**Task requirements:**
Extract every line of the rows below that contains the word "does", and copy each one unchanged.

─── Records for the exercise ───

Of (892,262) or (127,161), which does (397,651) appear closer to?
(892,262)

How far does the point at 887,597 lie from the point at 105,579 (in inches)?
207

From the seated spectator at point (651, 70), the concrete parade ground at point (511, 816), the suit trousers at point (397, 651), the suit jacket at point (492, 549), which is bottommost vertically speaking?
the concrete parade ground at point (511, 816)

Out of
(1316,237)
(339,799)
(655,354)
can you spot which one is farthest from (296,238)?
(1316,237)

───
─── Records for the exercise ───

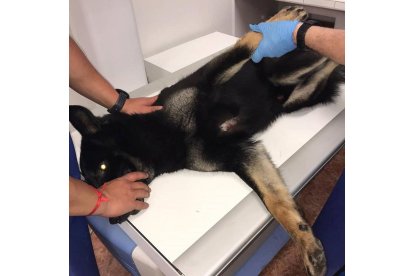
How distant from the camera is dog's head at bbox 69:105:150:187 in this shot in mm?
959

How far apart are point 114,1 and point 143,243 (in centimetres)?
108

───

**Completed task:**
Of (892,262) or (127,161), which does (397,651) appear closer to?
How far does the point at 887,597 lie from the point at 105,579 (in inches)?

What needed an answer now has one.